Le 23 janvier 2026, la Fondation de France a publié la 15e édition de son étude sur les solitudes en France. Résultat, près d’un tiers des Français se trouve en situation d’isolement relationnel. Autrement dit, 32 % des Français n’ont pas, ou peu, de rencontres physiques avec leur famille, des amis, des collègues, des voisins ou des membres d’associations. Derrière ce pourcentage concernant l’ensemble de la population, se cachent des disparités territoriales et socioprofessionnelles. Le point en trois informations.
Les milieux ruraux sont de plus en plus isolés
14 % des habitants des communes rurales sont isolés, contre 9 % des habitants de l’agglomération parisienne et des grandes villes. Ce taux est passé de 11 % en juillet 2023 à 14 % en juillet 2025.

À l’inverse, le sentiment de solitude domine dans les grandes agglomérations : 28 % des habitants des villes de plus de 100 000 habitants se sentent seuls, contre 21 % en milieu rural.
La Fondation de France marque une différence entre l’isolement et la solitude. Dans le premier cas, il s’agit d’une personne physiquement coupée des autres. La solitude est, elle, un ressenti subjectif de manque ou d’insatisfaction dans les relations sociales. Une personne isolée peut ne pas se sentir seule alors qu’une personne entourée peut le ressentir.
Il y a trois fois plus de personnes seules chez les plus précaires
L’enquête révèle que les personnes disposant des ressources les plus modestes et dont le statut d’emploi les situe dans les strates les plus précaires sont toujours celles qui sont les plus exposées à l’isolement relationnel.
16 % des personnes aux revenus modestes sont isolées. C’est trois fois plus que chez les personnes disposant de hauts revenus.

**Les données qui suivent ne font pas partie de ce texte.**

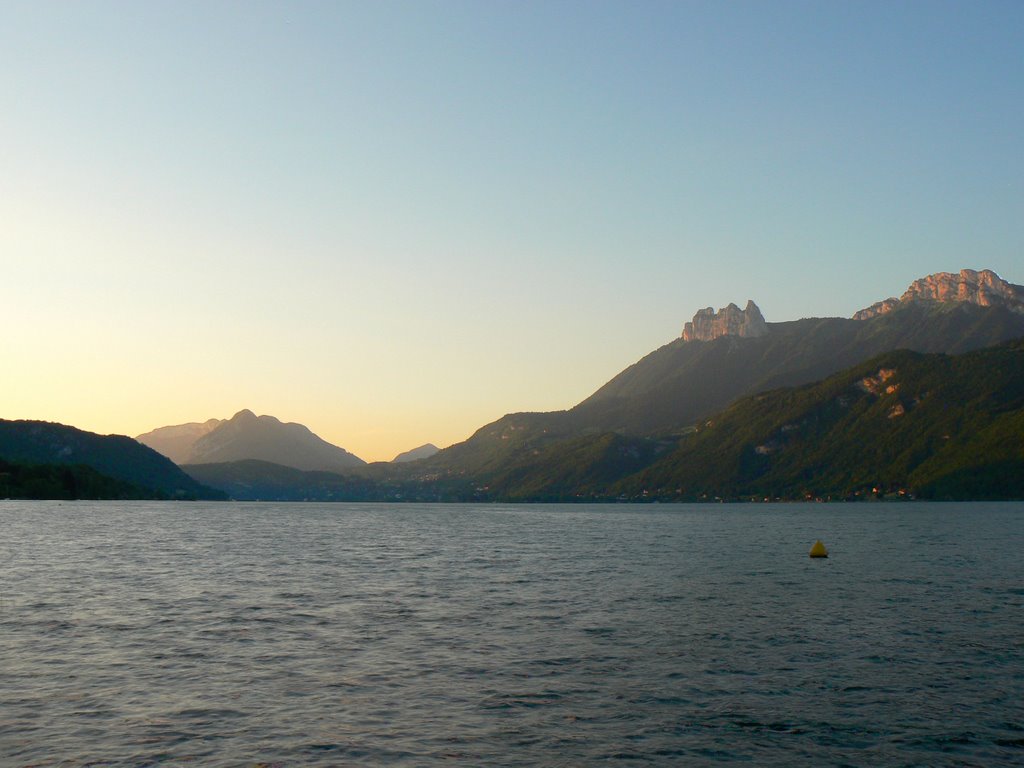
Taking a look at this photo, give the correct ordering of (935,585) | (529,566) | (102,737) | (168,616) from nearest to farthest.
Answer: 1. (102,737)
2. (168,616)
3. (935,585)
4. (529,566)

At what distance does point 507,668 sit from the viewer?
149ft

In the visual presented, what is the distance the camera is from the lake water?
3198 cm

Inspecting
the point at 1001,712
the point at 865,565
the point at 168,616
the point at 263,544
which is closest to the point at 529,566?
the point at 865,565

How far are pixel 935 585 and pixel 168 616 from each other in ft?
231

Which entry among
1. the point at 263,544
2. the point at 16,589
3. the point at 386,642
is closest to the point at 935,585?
the point at 386,642

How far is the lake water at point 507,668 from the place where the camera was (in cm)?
3198

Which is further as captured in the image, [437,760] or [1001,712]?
[1001,712]

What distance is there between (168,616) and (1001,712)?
51.9 m

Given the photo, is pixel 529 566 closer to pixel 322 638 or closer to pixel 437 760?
pixel 322 638

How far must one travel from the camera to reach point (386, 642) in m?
52.5

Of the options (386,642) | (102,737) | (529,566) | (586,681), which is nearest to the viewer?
(102,737)

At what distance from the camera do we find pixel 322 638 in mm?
53625

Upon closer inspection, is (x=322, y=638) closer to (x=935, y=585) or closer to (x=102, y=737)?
(x=102, y=737)

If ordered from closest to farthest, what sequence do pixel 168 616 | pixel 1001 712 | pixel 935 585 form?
pixel 1001 712 < pixel 168 616 < pixel 935 585
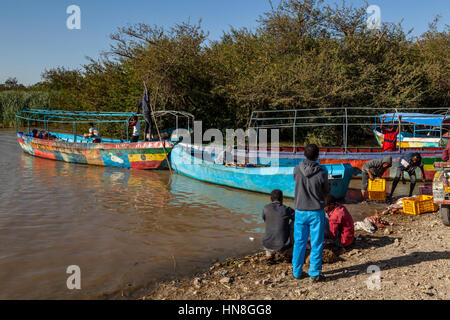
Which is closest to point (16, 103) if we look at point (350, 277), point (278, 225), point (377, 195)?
point (377, 195)

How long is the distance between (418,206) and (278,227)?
4.24 m

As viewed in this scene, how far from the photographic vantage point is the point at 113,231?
7410 mm

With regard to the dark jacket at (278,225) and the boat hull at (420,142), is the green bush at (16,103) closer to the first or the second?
the boat hull at (420,142)

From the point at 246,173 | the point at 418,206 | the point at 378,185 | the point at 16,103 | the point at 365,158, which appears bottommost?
the point at 418,206

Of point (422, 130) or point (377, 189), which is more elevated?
point (422, 130)

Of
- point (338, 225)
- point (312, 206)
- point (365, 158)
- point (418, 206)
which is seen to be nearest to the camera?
point (312, 206)

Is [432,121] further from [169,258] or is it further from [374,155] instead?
[169,258]

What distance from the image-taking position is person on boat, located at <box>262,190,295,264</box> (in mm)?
5461

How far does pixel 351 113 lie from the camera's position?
19188 millimetres

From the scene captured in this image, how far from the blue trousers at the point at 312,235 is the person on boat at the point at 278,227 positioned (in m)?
0.69

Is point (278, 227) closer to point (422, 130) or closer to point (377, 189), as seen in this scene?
point (377, 189)

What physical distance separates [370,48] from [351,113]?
364 cm

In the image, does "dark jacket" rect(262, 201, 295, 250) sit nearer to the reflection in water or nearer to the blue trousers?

Autre enseignement, 30 % des personnes dont la santé est fragilisée sont isolées.
Le nord de la France est moins isolé que le sud
Les habitants du nord de la France entretiennent plus de contacts réguliers avec leur famille que ceux résidants dans le Sud : 61 % dans le Nord contre 48 % dans les régions méditerranéennes.
L’enquête explique cette différence par un ancrage territorial plus fort dans le Nord que dans le Sud. Une part importante de la population du nord du pays est née et vit dans le même département. Cela favoriserait la proximité géographique et, de fait, des relations familiales plus fréquentes.